» PROBLEM REQUIREMENTS:
Give the lines of the material from the line with "Within the frame" to the line with "633 millimetres", both included, as a JSON list of strings with one string per line and blank lines left out.

» RECORDS PROVIDED:
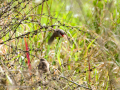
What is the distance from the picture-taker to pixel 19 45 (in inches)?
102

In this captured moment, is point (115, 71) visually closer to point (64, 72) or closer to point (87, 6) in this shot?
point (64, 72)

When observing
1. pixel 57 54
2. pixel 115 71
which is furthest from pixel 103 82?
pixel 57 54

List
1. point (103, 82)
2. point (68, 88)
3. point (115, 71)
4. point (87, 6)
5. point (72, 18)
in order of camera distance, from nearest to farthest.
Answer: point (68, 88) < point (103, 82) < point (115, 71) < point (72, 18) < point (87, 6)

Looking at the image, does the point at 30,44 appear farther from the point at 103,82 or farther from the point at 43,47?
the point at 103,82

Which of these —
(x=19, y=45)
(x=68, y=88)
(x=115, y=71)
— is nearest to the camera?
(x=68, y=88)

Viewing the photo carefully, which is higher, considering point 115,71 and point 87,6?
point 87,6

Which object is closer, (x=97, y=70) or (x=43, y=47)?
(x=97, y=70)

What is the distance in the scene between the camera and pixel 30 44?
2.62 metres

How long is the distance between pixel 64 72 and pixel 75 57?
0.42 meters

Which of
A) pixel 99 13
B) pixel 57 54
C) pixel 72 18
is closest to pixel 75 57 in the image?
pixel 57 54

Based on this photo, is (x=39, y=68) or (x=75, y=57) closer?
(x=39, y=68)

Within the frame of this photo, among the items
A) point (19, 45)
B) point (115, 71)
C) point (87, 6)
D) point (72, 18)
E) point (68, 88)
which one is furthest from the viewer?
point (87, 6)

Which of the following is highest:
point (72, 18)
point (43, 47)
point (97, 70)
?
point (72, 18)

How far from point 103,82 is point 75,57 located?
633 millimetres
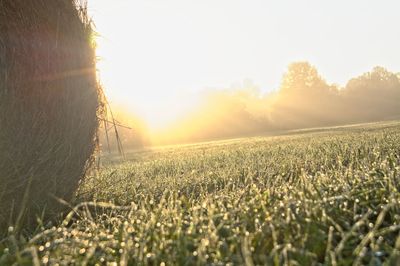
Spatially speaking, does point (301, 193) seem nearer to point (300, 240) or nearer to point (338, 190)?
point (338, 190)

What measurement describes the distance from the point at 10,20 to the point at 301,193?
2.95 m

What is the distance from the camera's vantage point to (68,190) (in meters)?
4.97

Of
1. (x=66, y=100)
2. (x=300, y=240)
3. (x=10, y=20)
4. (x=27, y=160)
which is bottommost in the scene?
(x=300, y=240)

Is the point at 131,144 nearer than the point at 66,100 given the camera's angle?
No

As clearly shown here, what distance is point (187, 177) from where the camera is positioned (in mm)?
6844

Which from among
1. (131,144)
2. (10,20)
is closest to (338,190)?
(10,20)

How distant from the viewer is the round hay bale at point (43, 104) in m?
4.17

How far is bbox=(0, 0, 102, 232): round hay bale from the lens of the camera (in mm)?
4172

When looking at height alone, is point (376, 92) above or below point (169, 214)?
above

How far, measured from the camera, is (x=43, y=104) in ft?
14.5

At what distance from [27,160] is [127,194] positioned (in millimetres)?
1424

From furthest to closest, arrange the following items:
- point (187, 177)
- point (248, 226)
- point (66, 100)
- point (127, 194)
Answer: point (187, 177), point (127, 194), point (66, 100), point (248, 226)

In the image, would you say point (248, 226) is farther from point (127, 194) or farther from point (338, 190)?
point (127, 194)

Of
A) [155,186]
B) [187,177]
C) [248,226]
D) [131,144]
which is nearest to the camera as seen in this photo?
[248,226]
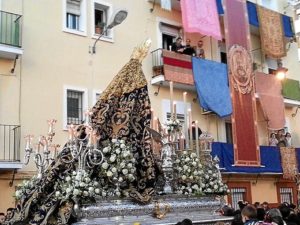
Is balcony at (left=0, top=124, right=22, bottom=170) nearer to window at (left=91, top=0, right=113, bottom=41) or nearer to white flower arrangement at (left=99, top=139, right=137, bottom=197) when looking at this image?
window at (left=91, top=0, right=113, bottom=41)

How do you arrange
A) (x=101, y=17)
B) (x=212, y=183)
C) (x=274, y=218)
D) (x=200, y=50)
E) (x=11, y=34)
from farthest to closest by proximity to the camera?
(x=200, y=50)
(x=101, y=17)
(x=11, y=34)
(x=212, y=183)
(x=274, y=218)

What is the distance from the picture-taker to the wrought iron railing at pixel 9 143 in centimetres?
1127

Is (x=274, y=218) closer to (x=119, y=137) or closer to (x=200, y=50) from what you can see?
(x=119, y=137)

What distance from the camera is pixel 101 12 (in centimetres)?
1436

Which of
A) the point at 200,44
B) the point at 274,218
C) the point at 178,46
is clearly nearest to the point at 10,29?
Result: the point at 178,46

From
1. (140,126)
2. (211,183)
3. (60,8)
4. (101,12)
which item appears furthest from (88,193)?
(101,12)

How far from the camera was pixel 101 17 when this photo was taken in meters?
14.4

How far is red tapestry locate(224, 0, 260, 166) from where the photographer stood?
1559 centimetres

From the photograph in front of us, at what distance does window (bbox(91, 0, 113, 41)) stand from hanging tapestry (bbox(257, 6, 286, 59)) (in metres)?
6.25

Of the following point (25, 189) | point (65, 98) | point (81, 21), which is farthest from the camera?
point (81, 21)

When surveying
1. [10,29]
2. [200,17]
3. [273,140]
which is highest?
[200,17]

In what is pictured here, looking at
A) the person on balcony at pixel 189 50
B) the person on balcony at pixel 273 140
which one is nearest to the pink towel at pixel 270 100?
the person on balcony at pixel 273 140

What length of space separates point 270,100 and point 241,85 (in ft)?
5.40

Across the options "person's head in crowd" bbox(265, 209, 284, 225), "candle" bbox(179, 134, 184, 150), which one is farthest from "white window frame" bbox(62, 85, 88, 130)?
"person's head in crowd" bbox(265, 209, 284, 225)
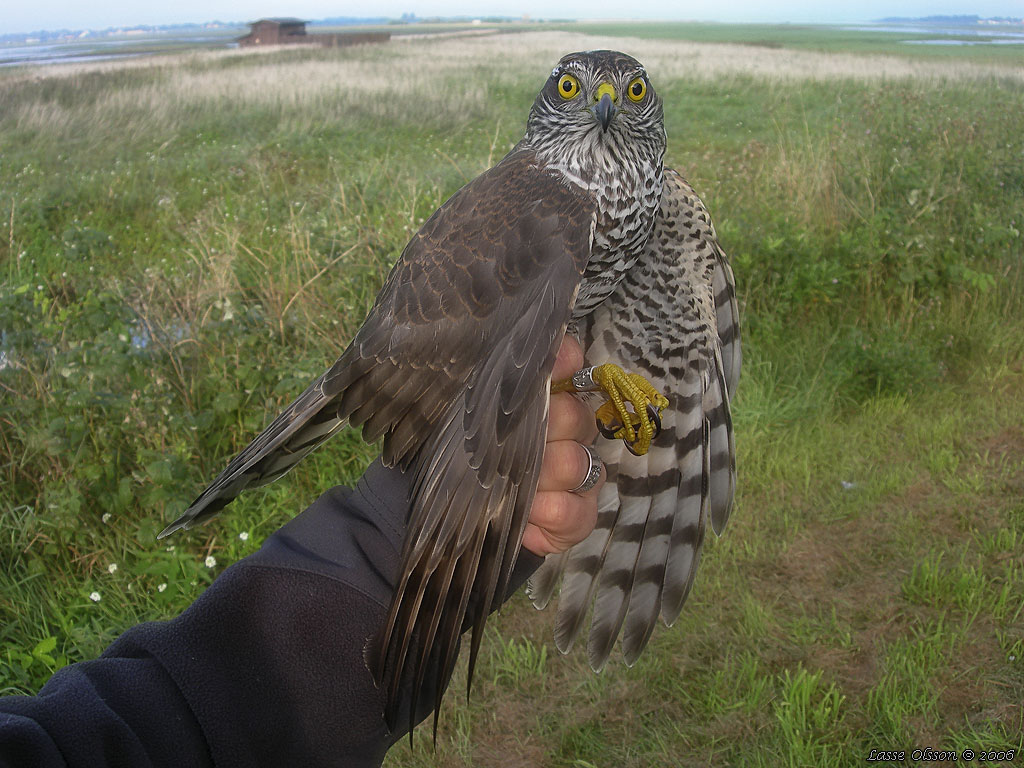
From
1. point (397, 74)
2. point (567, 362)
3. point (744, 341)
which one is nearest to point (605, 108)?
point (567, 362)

» COMPLETED EXERCISE:
[
  "Within the frame of this photo, among the items",
  "A) point (19, 45)",
  "B) point (115, 71)",
  "C) point (87, 6)",
  "D) point (72, 18)",
  "E) point (68, 88)",
  "which one is furthest from the viewer?",
  "point (87, 6)",
  "Which of the following is highest:",
  "point (72, 18)",
  "point (43, 47)",
  "point (97, 70)",
  "?",
  "point (72, 18)",
  "How far from point 103,82 is point 75,57 located?",
  "633 millimetres"
]